**記事の抜粋**:
┏━━

膀胱がん再発防止に2種のアプローチ:ゲムシタビン膀胱内洗浄、マイトマイシンC
膀胱がん切除術後に化学療法薬ゲムシタビン(ジェムザール)を用いた膀胱内洗浄が腫瘍再発リスクを低減させる可能性があることが大規模臨床試験で明らかになった。
本試験では、術後にゲムシタビンを膀胱内にカテーテルで単回投与した低悪性度の筋層非浸潤性膀胱がん患者では、プラセボを投与した患者と比べて、4年以内の再発が少ない傾向がみられた。
低悪性度の膀胱がんは再発することが多く、その再発時には経尿道的膀胱腫瘍切除術(TURBT)と呼ばれる処置が必要となる。一部の患者は再発を繰り返し、その結果、手術を繰り返すことになる。
「経尿道的膀胱腫瘍切除術は、泌尿器の疾患で最も多く実施する手術のひとつです」と、本試験を主導したロチェスター大学医歯学部Edward Messing医師は述べた。「この手術は費用が高額であり、高齢者の膀胱がん患者や他の併存疾患がある膀胱がん患者の多くにとって厳しい手術です」。
本臨床試験に参加した406人の患者すべてにおいて、術後のゲムシタビンの使用によりがんの再発率が低下した。JAMA誌(2018年5月8日付)の報告によると、4年経過時の再発率は、ゲムシタビン投与群で35%であり、プラセボ投与群では47%であった。
本試験に参加した患者は、手術実施前に登録され、投与群に無作為に割り付けられた。患者は低悪性度または高悪性度のいずれかに、手術結果により判定された。試験期間中、研究者により215人の患者が低悪性度と判定された。
低悪性度の患者で再発が認められたのは、ゲムシタビンの投与を受けた102人のうち34人(34%)であり、プラセボの投与を受けた113人では59人(54%)であった。すなわち、ゲムシタビン投与を受けた患者では再発率が相対的に37%低下した。
「これらの結果を踏まえ、低悪性度の膀胱がん患者にとって術後のゲムシタビン投与は新たな標準治療とすべきである」とMessing氏は述べた。
試験に付随する論説でも同様に記載されている。ゲムシタビンをベースとしたこの治療法は「シンプルで、安全で、効果的であり、かつ費用が手頃で革新的な膀胱がんの治療法」であると、ノースカロライナ大学医学部泌尿器腫瘍学の部長、Matthew Nielsen医師および複数の同僚医師らは記している。
再発を減らすための、もうひとつの選択肢について
その他の複数の試験では、低悪性度の膀胱がん患者を対象に手術後にカテーテルを使用して化学療法薬マイトマイシンCをを投与することにより再発率が低下したことが示されている。これらの試験により米国および欧州の専門家グループは、筋層非浸潤性の低悪性度膀胱がん患者に、この治療法を推奨するようになった。
しかしながら、米国ではマイトマイシンCの副作用の懸念、入手が困難なこと、およびコストの高さなどの理由でこの治療法を受ける患者は非常に少ない、とMessing氏は指摘した。
マイトマイシンCは膀胱に穴がある場合、そこから漏出し毒性を呈す可能性があり、また皮膚に付着すると重度の発疹を引き起こすおそれがある。

┗━━

**資料を調べる**:
[1] 膀胱がんの記事の「再発を減らすための、もうひとつの選択肢について」から「療法を推奨するようになった。」までの部分を、「専門家グループ」を「専門家団体」に書き換えて示してください。
[2] 膀胱がんの記事を、最後の文のあとから引き継いで書き進めてください。
この記録は使わなくてもかまいません。

**抜き出した記録**:
┏━━

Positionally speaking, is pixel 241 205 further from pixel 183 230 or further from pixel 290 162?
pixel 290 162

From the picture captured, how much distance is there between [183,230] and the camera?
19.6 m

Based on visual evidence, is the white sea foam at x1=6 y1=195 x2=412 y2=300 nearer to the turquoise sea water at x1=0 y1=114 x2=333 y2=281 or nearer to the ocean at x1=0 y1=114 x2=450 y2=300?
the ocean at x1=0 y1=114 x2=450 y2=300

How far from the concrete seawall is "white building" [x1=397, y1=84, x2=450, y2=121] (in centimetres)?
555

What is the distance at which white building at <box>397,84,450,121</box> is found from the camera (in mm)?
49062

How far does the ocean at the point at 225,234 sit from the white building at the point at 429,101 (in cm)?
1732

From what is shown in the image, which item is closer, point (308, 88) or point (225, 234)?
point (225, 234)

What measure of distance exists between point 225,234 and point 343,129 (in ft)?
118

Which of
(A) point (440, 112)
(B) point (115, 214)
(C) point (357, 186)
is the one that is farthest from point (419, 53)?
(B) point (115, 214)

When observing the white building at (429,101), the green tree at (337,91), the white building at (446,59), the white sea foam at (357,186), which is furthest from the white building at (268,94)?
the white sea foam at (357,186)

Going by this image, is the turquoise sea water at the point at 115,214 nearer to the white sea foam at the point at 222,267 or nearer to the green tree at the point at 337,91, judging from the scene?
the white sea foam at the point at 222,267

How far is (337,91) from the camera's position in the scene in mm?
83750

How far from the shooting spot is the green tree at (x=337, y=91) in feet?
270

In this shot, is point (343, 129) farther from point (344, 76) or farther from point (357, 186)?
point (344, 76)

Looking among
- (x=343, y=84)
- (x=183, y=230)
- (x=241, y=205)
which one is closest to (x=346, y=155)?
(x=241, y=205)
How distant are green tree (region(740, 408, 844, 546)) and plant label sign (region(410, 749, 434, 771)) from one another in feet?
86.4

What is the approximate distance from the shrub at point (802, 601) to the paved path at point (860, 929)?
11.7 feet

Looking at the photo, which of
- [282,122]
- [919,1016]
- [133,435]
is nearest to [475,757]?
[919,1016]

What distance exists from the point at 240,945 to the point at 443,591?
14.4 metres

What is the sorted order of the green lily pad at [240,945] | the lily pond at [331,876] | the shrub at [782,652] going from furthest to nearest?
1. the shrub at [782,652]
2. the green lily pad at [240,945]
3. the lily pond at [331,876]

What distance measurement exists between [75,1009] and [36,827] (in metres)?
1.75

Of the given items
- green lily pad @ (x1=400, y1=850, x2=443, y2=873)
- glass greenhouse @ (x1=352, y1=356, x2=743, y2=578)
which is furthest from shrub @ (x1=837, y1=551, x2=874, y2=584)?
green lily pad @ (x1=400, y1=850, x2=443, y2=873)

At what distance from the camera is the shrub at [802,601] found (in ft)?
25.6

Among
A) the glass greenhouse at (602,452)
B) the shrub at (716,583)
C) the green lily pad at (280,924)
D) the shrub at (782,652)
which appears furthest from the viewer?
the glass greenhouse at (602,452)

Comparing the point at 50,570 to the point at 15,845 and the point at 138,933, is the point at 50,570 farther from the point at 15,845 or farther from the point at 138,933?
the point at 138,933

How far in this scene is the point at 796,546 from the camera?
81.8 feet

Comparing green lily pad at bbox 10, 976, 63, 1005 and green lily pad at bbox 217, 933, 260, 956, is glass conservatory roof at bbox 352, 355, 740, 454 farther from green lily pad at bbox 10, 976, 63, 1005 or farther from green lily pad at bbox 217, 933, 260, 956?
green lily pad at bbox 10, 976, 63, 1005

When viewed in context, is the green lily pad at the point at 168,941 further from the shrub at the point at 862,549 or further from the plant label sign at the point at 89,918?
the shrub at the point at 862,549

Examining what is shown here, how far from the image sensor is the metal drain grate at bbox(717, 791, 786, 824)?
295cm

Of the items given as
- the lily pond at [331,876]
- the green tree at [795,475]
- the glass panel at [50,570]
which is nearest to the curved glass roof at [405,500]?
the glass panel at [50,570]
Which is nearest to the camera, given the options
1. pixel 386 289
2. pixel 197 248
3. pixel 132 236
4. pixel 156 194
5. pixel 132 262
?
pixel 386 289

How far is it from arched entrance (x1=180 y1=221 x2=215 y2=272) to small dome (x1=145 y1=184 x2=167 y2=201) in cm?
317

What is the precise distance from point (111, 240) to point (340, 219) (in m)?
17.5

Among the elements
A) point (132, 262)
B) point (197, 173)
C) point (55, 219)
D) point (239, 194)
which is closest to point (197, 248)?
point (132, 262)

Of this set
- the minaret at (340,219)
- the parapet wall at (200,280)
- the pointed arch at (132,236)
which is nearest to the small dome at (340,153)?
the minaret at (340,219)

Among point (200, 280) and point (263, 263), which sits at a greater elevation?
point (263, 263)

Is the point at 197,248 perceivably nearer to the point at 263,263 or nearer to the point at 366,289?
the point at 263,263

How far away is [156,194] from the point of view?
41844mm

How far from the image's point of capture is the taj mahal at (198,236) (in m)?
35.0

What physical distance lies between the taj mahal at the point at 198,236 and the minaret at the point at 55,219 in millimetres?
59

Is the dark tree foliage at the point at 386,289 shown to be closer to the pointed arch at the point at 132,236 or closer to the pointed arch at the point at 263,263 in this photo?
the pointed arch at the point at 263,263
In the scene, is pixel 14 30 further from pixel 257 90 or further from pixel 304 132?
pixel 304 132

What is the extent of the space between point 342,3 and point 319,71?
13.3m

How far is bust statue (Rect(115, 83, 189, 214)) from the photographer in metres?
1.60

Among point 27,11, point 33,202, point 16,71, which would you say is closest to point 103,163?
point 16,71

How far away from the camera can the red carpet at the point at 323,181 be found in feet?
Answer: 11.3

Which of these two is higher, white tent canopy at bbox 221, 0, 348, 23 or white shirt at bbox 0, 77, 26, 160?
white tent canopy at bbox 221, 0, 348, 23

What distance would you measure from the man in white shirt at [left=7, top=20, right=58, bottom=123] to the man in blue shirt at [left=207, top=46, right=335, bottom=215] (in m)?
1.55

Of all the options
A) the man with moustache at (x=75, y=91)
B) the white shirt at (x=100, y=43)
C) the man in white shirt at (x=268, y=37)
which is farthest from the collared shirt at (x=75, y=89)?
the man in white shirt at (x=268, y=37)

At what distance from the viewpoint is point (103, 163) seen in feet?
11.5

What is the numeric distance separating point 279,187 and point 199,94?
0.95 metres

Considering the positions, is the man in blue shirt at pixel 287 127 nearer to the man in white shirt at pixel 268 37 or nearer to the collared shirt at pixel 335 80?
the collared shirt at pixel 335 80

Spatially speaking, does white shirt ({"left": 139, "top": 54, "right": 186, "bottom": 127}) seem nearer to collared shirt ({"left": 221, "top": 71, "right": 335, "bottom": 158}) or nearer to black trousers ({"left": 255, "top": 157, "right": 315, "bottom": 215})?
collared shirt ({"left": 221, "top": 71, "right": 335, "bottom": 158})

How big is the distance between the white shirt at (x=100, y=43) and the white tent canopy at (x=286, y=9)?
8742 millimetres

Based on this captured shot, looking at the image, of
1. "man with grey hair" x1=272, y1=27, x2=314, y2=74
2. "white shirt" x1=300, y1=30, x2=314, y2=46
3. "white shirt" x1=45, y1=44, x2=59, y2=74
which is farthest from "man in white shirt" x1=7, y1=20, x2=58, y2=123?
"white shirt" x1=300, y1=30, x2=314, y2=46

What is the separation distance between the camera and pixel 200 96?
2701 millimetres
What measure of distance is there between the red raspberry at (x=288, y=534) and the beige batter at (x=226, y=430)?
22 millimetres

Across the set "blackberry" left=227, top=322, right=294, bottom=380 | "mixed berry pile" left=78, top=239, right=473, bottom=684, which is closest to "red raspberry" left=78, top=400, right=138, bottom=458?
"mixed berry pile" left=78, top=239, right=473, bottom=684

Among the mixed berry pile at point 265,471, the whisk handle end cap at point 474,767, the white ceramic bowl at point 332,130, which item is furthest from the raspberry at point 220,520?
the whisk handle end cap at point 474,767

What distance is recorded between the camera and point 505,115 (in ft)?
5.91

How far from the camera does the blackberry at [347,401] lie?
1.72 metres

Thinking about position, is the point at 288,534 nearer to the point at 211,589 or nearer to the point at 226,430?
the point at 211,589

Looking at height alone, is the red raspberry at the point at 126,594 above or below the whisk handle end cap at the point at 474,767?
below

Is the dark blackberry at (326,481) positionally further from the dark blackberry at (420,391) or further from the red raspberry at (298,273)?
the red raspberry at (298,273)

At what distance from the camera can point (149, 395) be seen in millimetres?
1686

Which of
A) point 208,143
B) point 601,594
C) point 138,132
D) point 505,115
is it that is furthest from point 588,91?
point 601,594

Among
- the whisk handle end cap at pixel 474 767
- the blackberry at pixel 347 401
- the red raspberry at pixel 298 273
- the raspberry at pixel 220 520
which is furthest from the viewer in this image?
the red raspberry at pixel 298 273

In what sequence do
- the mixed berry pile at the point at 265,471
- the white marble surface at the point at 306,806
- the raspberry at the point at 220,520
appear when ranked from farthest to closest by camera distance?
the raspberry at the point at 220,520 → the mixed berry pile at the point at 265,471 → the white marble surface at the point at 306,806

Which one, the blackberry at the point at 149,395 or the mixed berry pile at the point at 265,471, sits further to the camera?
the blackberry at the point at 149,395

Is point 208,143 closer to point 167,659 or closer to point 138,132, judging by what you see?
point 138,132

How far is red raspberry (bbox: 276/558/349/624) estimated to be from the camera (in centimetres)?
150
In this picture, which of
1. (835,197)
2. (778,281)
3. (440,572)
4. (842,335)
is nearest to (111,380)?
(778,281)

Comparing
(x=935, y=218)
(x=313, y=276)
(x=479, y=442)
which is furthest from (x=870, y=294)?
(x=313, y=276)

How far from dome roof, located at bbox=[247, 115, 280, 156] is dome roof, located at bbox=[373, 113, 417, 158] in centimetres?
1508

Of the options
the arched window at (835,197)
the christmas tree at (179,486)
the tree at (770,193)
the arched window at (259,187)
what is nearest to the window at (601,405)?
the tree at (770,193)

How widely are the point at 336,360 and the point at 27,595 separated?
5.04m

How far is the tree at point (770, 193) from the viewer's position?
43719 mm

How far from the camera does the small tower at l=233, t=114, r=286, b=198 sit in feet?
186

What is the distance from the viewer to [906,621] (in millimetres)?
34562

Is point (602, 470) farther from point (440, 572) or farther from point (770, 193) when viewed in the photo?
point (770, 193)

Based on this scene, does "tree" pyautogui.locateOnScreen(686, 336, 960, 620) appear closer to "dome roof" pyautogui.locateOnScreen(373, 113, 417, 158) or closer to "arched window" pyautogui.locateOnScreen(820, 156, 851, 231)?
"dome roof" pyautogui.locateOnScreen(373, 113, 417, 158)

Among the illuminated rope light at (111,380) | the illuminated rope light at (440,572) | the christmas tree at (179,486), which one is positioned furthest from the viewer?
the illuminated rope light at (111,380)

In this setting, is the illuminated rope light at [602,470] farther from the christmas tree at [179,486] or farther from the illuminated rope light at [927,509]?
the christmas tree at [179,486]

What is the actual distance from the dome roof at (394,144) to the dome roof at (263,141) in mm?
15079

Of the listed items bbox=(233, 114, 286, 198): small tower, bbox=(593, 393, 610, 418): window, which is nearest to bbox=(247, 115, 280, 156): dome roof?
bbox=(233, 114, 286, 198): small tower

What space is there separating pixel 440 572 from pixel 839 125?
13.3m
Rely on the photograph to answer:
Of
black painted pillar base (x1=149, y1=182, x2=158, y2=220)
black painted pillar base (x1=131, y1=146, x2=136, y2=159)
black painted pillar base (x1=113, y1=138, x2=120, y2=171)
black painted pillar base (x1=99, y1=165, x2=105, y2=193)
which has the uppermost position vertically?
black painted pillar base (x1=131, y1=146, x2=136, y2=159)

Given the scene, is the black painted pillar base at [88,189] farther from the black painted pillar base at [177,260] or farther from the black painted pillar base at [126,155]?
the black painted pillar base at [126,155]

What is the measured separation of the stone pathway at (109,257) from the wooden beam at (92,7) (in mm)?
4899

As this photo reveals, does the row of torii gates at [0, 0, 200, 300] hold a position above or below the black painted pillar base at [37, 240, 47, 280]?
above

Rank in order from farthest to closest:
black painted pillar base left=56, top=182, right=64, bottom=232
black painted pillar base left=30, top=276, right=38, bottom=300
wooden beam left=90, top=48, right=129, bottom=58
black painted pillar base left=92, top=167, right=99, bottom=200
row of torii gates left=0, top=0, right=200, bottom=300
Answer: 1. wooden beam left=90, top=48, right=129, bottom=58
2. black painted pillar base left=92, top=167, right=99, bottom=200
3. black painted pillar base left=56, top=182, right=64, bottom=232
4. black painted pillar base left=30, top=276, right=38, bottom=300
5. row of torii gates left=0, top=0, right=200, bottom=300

┗━━

**練習の答え**:
[1]
再発を減らすための、もうひとつの選択肢について
その他の複数の試験では、低悪性度の膀胱がん患者を対象に手術後にカテーテルを使用して化学療法薬マイトマイシンCをを投与することにより再発率が低下したことが示されている。これらの試験により米国および欧州の専門家団体は、筋層非浸潤性の低悪性度膀胱がん患者に、この治療法を推奨するようになった。

[2]
一方、ゲムシタビンは、忍容性が良好、かつ入手が容易であり、「副作用または費用について比較的負担が小さい」薬剤であるとMessing氏は述べた。また、今回の試験では副作用は2つの投与群で同様であり、その副作用も全般的に管理しやすいものであった。
「一部の進行性膀胱がん患者はすでにゲムシタビンの投与を受けています。そのため、この薬剤を低悪性度の膀胱がん患者の治療のために使用することは理にかなっています」と、今回の試験には関与していなかった、NCIがん研究センター膀胱がん部門長であるPiyush Agarwal医師は述べた。
Agarwal氏によると、ゲムシタビンを膀胱に直接注入する膀胱内注入法では、薬剤は他の部位に副作用を起こすことなく、膀胱にある内張り細胞に直接作用するという。
今回の試験により、膀胱がんの治療ガイドラインに、低悪性度の患者の再発を低下させるための選択肢としてゲムシタビンが追加される可能性があるとAgarwal氏は予測する。
「この試験結果から、低悪性度の膀胱がん患者にとってゲムシタビンが有益であることは明らかです」。ただし、高悪性度疾患の患者にゲムシタビン投与を追加しても副作用の懸念はないが、有益性もないと指摘した。
Agarwal氏は、担当している低悪性度の膀胱がん患者に、術後のゲムシタビン投与を開始する予定である。
ゲムシタビンの選択および試験について
Messing氏が10年以上前に再発を減らすための方法としてゲムシタビンの研究を開始したときには、まだゲムシタビンは膀胱がん患者で広く使用されていなかった。「安全で効果が高いと考えられる薬剤の選抜を試みました」。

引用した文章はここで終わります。